Bu makaleyi dinlemek için tıklayınız.

CUMHURİYETİN İLANI

• M. Kemal’in “Efendiler! Yarın Cumhuriyeti ilan ediyoruz” sözü çok zor şartlar altında söylenmiştir. Cumhuriyet rejimi konusunda Meclis’te bir fikir birliği yoktu. M. Kemal bunu karşı çıkacaklarını sandığı birçok silah arkadaşından saklar, sadece 7 kişiye söyler.
• Yeni rejimin ilanı için TBMM’de, tartışılmamış, hiçbir hazırlık yapılmamış, yabancı devlet adamları çağrılmamış, sokaklar bayraklarla donatılmamış, kutlamalar yapılmamıştır. Nedeni ise cumhuriyete karşı yoğun bir muhalefetin olmasındandır. M. Kemal ile Milli Mücadele’ye katılan, kahramanlardan bazıları; Cumhuriyet’e karşı, Hilafet taraftarı idiler.
• Atatürk Nutuk’ta bu durumu şöyle anlatır: “Millî Mücadele’ye beraber başlayan yolculardan bazıları, bana karşı direnişe ve muhalefete geçmişlerdir.” “ Ben milletin vicdanında ve geleceğinde hissettiğim büyük gelişme kabiliyetini, bir milli sır gibi vicdanımda taşıyarak, yavaş yavaş bütün bir topluma uygulatmak mecburiyetinde idim.”
• Rauf Orbay, Kazım Karabekir, Ali Fuat Cebesoy ve Refet Bele vb. İstiklal Savaşının kazanılmasından sonra hedeflenen amaca ulaşıldığını ve artık “ Emanetin “, devletin esas sahibine, yani Halifeye (Padişaha) teslim edilmesini savunurlar. TBMM’de bu kuvvetli kişilerin etkisinde olan, ikinci Grup denen vekiller de Mustafa Kemal’e karşı idiler.

Atatürk Uzun Zamandan Beri Cumhuriyeti Düşünüyordu
• Atatürk’ün kafasında Harbiye yıllarından beri Cumhuriyet fikri vardı ve bunu fırsat buldukça yakın arkadaşlarına belirtiyordu.

Verilen Bilgiler —
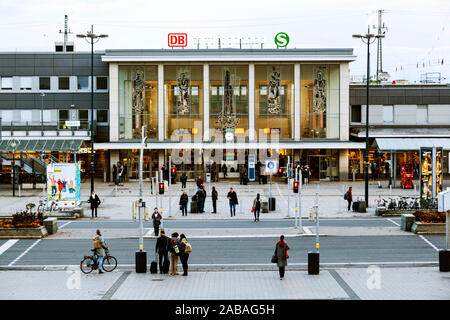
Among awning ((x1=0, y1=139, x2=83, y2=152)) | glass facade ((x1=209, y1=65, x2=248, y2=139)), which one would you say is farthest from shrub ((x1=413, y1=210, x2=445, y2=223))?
awning ((x1=0, y1=139, x2=83, y2=152))

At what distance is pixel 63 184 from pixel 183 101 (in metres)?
26.2

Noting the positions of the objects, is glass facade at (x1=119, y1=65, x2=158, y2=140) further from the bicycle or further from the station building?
the bicycle

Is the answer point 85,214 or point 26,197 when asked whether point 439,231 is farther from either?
point 26,197

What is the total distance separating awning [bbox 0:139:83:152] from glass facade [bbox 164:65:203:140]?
399 inches

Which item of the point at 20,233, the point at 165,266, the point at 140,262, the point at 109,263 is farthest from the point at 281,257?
the point at 20,233

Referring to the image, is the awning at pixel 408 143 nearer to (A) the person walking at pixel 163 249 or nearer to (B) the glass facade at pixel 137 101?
(B) the glass facade at pixel 137 101

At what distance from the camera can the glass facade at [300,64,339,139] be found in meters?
57.2

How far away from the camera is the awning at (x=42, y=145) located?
50.4 m

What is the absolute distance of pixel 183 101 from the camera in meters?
57.3

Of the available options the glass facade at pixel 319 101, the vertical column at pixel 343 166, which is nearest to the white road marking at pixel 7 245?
the glass facade at pixel 319 101

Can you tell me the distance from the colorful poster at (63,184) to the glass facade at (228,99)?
2516 cm

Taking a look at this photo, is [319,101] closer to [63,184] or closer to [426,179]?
[426,179]
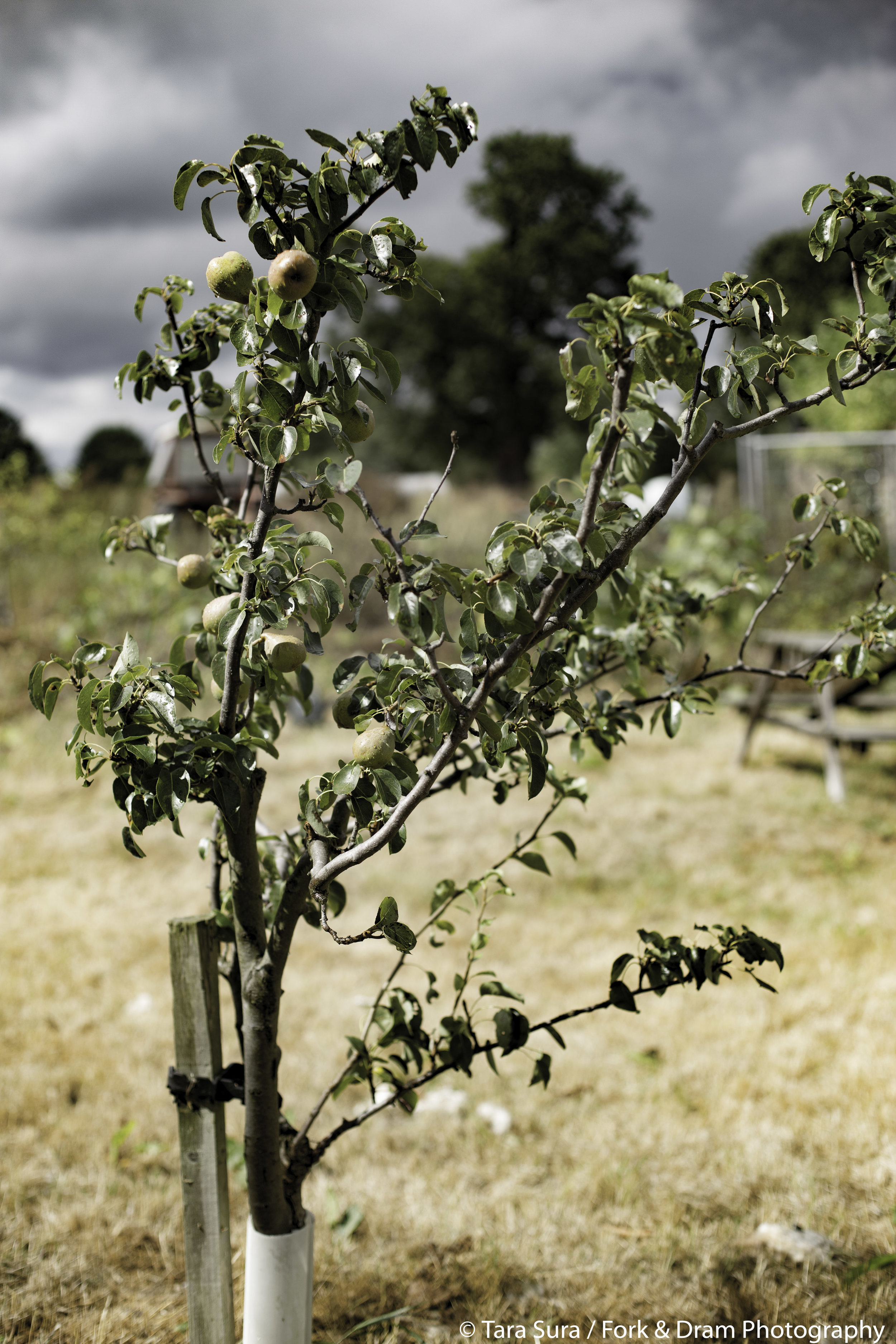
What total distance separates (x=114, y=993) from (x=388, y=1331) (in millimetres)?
1641

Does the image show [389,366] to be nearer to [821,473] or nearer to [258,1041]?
[258,1041]

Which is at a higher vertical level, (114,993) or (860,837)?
(860,837)

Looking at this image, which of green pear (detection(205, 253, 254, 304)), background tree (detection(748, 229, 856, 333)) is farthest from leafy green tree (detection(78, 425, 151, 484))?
green pear (detection(205, 253, 254, 304))

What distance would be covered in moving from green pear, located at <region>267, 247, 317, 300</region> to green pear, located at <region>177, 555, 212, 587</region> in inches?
18.6

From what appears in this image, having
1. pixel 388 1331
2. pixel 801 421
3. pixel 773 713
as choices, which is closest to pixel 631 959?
pixel 388 1331

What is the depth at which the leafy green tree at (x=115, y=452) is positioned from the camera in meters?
18.2

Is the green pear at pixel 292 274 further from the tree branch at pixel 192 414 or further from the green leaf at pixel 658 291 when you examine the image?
the tree branch at pixel 192 414

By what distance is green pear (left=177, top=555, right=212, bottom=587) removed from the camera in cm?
129

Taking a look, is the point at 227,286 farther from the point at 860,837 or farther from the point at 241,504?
the point at 860,837

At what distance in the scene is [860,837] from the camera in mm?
4195

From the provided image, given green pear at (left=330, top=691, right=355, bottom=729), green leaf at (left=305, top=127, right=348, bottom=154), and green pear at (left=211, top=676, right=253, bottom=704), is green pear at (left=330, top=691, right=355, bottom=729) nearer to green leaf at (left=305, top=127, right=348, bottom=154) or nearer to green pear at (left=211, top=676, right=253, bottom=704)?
green pear at (left=211, top=676, right=253, bottom=704)

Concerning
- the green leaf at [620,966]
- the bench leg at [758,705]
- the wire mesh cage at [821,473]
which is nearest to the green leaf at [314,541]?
the green leaf at [620,966]

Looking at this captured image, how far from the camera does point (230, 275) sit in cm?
97

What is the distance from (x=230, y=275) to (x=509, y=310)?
26279 millimetres
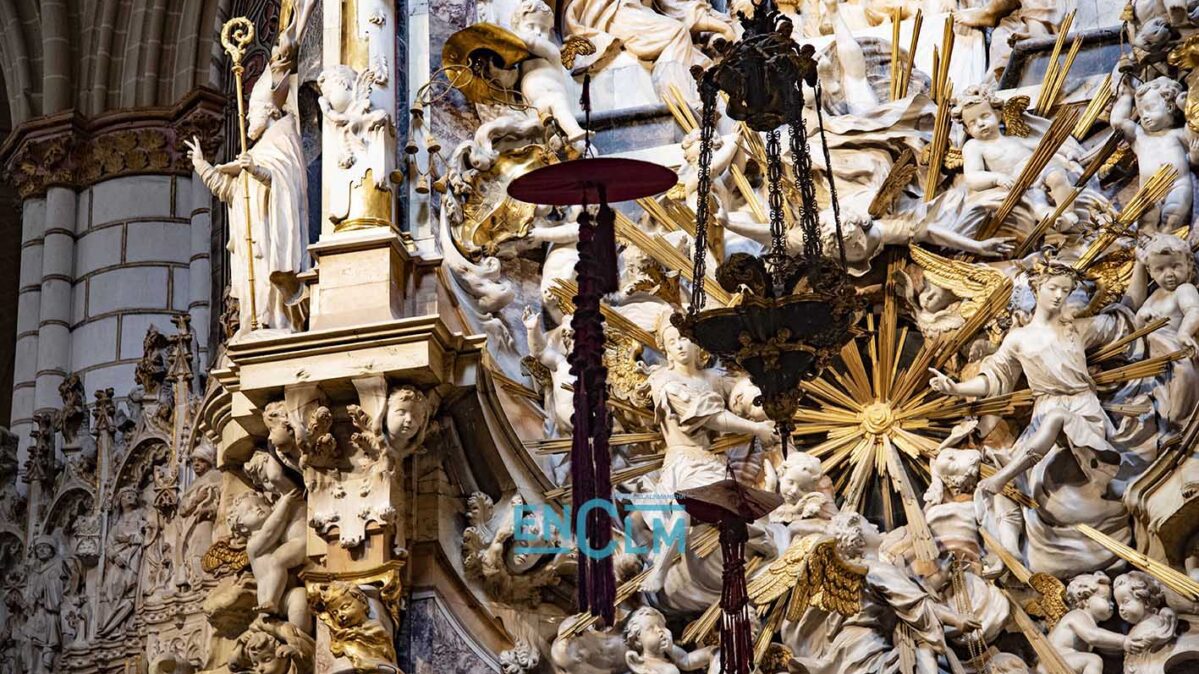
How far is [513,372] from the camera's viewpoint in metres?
12.1

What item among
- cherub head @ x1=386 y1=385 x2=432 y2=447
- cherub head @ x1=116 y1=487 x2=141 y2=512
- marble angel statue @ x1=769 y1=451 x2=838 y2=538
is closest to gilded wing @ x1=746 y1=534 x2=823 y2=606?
marble angel statue @ x1=769 y1=451 x2=838 y2=538

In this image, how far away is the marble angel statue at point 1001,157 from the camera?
11852mm

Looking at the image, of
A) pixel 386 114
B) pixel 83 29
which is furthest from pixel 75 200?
pixel 386 114

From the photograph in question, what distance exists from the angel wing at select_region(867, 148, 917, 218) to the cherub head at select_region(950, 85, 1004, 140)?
1.15 ft

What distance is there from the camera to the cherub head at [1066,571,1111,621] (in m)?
10.7

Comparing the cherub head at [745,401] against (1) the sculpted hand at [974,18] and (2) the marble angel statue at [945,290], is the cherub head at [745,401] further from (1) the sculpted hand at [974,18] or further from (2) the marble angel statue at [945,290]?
(1) the sculpted hand at [974,18]

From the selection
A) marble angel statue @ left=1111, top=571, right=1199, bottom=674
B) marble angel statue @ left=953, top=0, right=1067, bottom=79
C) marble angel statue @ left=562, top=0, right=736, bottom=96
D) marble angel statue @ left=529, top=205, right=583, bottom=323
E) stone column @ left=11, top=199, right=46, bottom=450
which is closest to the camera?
marble angel statue @ left=1111, top=571, right=1199, bottom=674

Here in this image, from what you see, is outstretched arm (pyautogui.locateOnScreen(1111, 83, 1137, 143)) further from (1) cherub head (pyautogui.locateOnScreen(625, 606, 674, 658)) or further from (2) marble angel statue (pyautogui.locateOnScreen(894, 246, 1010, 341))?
(1) cherub head (pyautogui.locateOnScreen(625, 606, 674, 658))

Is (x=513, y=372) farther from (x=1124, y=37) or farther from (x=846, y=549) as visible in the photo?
(x=1124, y=37)

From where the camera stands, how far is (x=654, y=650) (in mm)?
11039

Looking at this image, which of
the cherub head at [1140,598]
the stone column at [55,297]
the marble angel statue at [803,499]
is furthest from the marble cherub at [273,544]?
the stone column at [55,297]

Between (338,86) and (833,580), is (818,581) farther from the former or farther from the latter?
(338,86)

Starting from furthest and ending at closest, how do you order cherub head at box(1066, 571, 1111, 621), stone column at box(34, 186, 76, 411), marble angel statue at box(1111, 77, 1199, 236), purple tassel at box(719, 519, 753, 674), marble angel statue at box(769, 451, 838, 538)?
1. stone column at box(34, 186, 76, 411)
2. marble angel statue at box(1111, 77, 1199, 236)
3. marble angel statue at box(769, 451, 838, 538)
4. cherub head at box(1066, 571, 1111, 621)
5. purple tassel at box(719, 519, 753, 674)

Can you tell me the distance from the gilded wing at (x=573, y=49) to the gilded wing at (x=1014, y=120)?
240cm
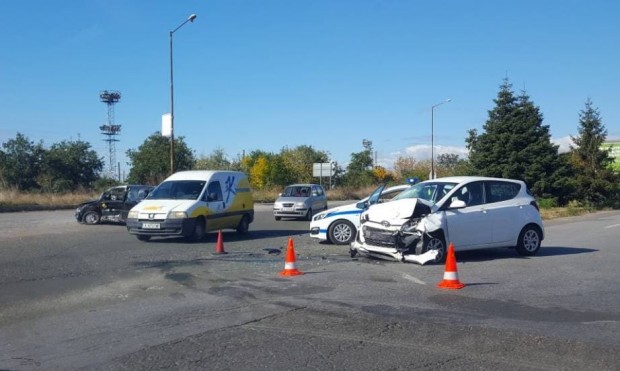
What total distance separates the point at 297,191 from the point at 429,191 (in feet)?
52.1

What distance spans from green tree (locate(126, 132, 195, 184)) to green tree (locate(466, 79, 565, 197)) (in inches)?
1157

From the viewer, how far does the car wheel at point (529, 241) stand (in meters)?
13.4

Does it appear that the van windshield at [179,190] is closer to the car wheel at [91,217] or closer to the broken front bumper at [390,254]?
the broken front bumper at [390,254]

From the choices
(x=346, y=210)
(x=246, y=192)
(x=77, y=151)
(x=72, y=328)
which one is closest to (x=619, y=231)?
(x=346, y=210)

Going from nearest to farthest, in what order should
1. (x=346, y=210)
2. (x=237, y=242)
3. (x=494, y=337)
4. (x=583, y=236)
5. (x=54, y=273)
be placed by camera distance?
(x=494, y=337)
(x=54, y=273)
(x=346, y=210)
(x=237, y=242)
(x=583, y=236)

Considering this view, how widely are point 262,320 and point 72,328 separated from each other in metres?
2.23

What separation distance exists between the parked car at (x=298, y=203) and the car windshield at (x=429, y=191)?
45.0ft

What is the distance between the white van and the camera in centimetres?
1636

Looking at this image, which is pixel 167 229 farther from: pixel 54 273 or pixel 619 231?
pixel 619 231

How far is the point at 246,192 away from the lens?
20.1 meters

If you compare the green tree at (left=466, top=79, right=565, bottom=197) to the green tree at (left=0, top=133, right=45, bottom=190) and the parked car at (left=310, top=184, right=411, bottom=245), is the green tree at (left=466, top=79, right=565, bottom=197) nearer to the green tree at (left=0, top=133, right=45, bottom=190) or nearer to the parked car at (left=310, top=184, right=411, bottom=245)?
the parked car at (left=310, top=184, right=411, bottom=245)

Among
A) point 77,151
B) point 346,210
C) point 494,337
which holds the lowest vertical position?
point 494,337

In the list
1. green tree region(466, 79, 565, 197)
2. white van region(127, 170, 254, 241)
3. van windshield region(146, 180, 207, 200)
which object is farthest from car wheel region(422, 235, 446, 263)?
green tree region(466, 79, 565, 197)

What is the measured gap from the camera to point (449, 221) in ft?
40.1
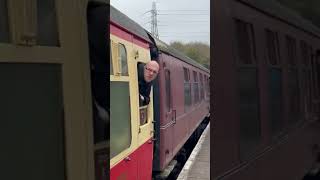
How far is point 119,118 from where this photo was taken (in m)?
4.17

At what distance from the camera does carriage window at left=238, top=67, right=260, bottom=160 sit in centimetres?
145

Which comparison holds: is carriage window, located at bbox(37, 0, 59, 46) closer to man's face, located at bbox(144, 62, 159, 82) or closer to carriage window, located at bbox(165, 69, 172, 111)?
man's face, located at bbox(144, 62, 159, 82)

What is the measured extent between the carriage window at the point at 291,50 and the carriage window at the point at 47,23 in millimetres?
766

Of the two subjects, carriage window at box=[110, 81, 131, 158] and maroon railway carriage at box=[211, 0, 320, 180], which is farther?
carriage window at box=[110, 81, 131, 158]

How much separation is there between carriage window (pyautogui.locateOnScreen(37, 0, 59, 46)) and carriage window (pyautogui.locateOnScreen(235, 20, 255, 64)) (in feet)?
1.55

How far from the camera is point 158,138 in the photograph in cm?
716

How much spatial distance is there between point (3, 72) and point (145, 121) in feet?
15.3

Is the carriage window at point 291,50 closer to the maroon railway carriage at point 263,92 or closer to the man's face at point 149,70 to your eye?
the maroon railway carriage at point 263,92

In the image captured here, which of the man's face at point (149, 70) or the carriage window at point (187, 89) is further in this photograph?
the carriage window at point (187, 89)

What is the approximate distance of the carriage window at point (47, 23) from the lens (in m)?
1.29

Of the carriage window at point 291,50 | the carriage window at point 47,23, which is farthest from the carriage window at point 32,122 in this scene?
the carriage window at point 291,50

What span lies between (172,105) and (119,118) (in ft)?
13.9

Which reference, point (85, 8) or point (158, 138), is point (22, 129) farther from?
point (158, 138)

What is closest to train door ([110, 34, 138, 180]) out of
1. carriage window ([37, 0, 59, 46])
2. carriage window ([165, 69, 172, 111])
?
carriage window ([37, 0, 59, 46])
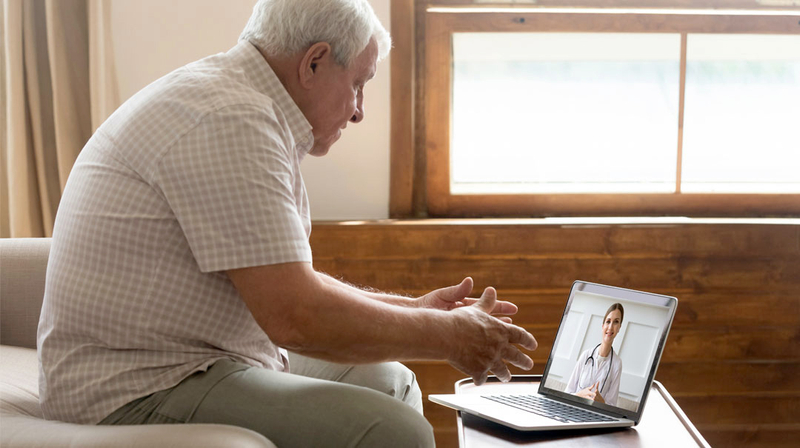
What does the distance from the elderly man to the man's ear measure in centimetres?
3

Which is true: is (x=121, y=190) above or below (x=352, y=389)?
above

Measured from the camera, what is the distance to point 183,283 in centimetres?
102

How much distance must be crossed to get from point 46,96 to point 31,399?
1.16m

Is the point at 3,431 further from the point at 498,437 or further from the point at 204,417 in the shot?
the point at 498,437

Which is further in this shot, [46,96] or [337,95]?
[46,96]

Sorular ve Görevler —
**A)** Cumhuriyetin ilanıyla ilgili metinde "Bu makaleyi dinlemek" ile "Hilafet taraftarı idiler." arasındaki kısmı, bu ifadeler de dahil olmak üzere olduğu gibi tekrarlayın.
**B)** Cumhuriyetin ilanıyla ilgili metne göre şu soruları yanıtlayın:
(i) M. Kemal, ertesi gün Cumhuriyeti ilan edeceklerini kaç kişiye söyler?
(ii) TBMM'de güçlü muhaliflerin etkisindeki vekillere ne ad verilir?
(iii) Atatürk'ün kafasında Cumhuriyet fikri hangi yıllardan beri vardı?
**C)** Cumhuriyetin ilanıyla ilgili metni kaldığı yerden sürdürün.
Bu çalışmada satırlara ihtiyaç yoktur.

Yanıtlar —
**A)**
Bu makaleyi dinlemek için tıklayınız.

CUMHURİYETİN İLANI

• M. Kemal’in “Efendiler! Yarın Cumhuriyeti ilan ediyoruz” sözü çok zor şartlar altında söylenmiştir. Cumhuriyet rejimi konusunda Meclis’te bir fikir birliği yoktu. M. Kemal bunu karşı çıkacaklarını sandığı birçok silah arkadaşından saklar, sadece 7 kişiye söyler.
• Yeni rejimin ilanı için TBMM’de, tartışılmamış, hiçbir hazırlık yapılmamış, yabancı devlet adamları çağrılmamış, sokaklar bayraklarla donatılmamış, kutlamalar yapılmamıştır. Nedeni ise cumhuriyete karşı yoğun bir muhalefetin olmasındandır. M. Kemal ile Milli Mücadele’ye katılan, kahramanlardan bazıları; Cumhuriyet’e karşı, Hilafet taraftarı idiler.

**B)**
(i) 7 kişiye.
(ii) İkinci Grup.
(iii) Harbiye yıllarından beri.

**C)**
• Mustafa Kemal, Fransız İhtilali’nin düşünce önderi J.J.Rousseau’yu okumuş, incelemiş ve onun “Kişi için Özgürlük” ve “Toplum için Cumhuriyet” düşüncesi onu çok etkilemişti.
• 23 Temmuz 1919: Cumhuriyet’e giden yolun aslında Erzurum’da başladığı ve bu yolda sonuna kadar devam edildiği kabul edilir. Erzurum Kongresi’nde Heyeti Temsiliye üyesi, Eski Bitlis Valisi Mazhar Müfit Kansu’ya “Zaferden sonra hükümet şekli Cumhuriyet olacaktır” diye yazdırtmıştır.
• 17 Eylül 1919: Sivas Kongresi günlerinde, İstanbul’daki İngiliz Yüksek Komiseri Amiral Robeck, İngiltere’ye gönderdiği raporda kongreyi “Cumhuriyet girişimi” olarak niteler.
• 22 Eylül 1919: İngiliz Times gazetesi “Sivas’taki Anadolu Cumhuriyeti” diye başlık atar.
• 23 Nisan 1920: TBMM Ankara’da toplanır, Birinci Dönem Büyük Millet Meclisi ya da kısaca Birinci Meclis açılır. Ama henüz Türk devletinin adı konmamıştır.
• 20 Ocak 1921: Anayasa’ya “Hakimiyet kayıtsız şartsız milletindir” maddesi konur. Bu, aslında adı konulmamış, ilan edilmemiş bir cumhuriyet idi.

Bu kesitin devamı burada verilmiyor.